◆ KUTIPAN:
________________________________________

Lihat ke Halaman Asli

ANDIK MAWARDI

analis hukum

Polemik Putusan Penundaan Pemilu Tahun 2024

Diperbarui: 3 Maret 2023   13:29

Kompasiana adalah platform blog. Konten ini menjadi tanggung jawab bloger dan tidak mewakili pandangan redaksi Kompas.

Hukum. Sumber ilustrasi: FREEPIK/Freepik

Publik kembali dihebohkan dengan pemberitaan putusan pengadilan negeri (PN) Jakarta Pusat yang mengukup KPU untuk menghentikan tahapan pemilu tahun 2024 atas gugatan perbuatan melawan hukum (PMH) oleh penggugat Partai Prima tanggal Desember 2022 dengan nomor register 757/Pdt.G/2022/PN Jkt.Pst. Dengan amar putusan "menghukum Tergugat untuk tidak melaksanakan sisa tahapan Pemilihan Umum 2024 sejak putusan ini diucapkan dan melaksanakan tahapan Pemilihan Umum dari awal selama lebih kurang 2 (dua) tahun 4 (empat) bulan 7 (tujuh) hari". Tentu hal ini dimaknai oleh publik, putusan tersebut sama saja dengan memerintahkan KPU untuk menunda pelaksanaan pemilu tahun 2024 karena KPU sendiri sudah memulai tahapan pemilu tahun 2024.

________________________________________

◆ MATERI YANG DISEDIAKAN:
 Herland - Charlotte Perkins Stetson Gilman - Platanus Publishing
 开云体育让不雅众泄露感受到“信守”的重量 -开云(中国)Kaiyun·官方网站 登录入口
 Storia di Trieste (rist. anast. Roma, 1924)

________________________________________

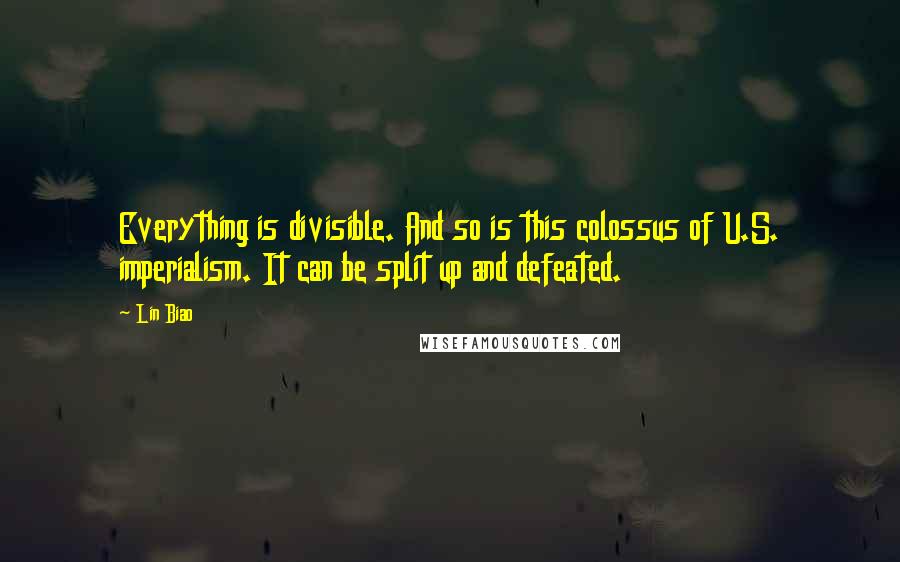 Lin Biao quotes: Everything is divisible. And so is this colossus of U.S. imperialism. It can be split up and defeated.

________________________________________

◆ KUMPULAN TUGAS:
a – Nyatakan apakah tiap pernyataan berikut sesuai dengan kutipan, lalu jawab ya atau tidak beserta kata-kata penentu dari kutipan yang disalin tanpa perubahan: (i) Gugatan perbuatan melawan hukum itu diajukan oleh Partai Prima. (ii) Putusan tersebut dijatuhkan oleh Mahkamah Konstitusi. (iii) KPU belum memulai tahapan pemilu tahun 2024.
b – Tolong salin sebagian kutipan tanpa perubahan, mulai dari kata-kata "Kompasiana adalah platform" dan berhenti setelah kata-kata "pemilu tahun 2024.".
Materi di atas berdiri sendiri dan bukan bagian dari kutipan.

◆ DAFTAR JAWABAN:
a –
(i) Ya: "oleh penggugat Partai Prima"
(ii) Tidak: "putusan pengadilan negeri (PN) Jakarta Pusat"
(iii) Tidak: "KPU sendiri sudah memulai tahapan pemilu tahun 2024"

b –
Kompasiana adalah platform blog. Konten ini menjadi tanggung jawab bloger dan tidak mewakili pandangan redaksi Kompas.

Hukum. Sumber ilustrasi: FREEPIK/Freepik

Publik kembali dihebohkan dengan pemberitaan putusan pengadilan negeri (PN) Jakarta Pusat yang mengukup KPU untuk menghentikan tahapan pemilu tahun 2024 atas gugatan perbuatan melawan hukum (PMH) oleh penggugat Partai Prima tanggal Desember 2022 dengan nomor register 757/Pdt.G/2022/PN Jkt.Pst. Dengan amar putusan "menghukum Tergugat untuk tidak melaksanakan sisa tahapan Pemilihan Umum 2024 sejak putusan ini diucapkan dan melaksanakan tahapan Pemilihan Umum dari awal selama lebih kurang 2 (dua) tahun 4 (empat) bulan 7 (tujuh) hari". Tentu hal ini dimaknai oleh publik, putusan tersebut sama saja dengan memerintahkan KPU untuk menunda pelaksanaan pemilu tahun 2024 karena KPU sendiri sudah memulai tahapan pemilu tahun 2024.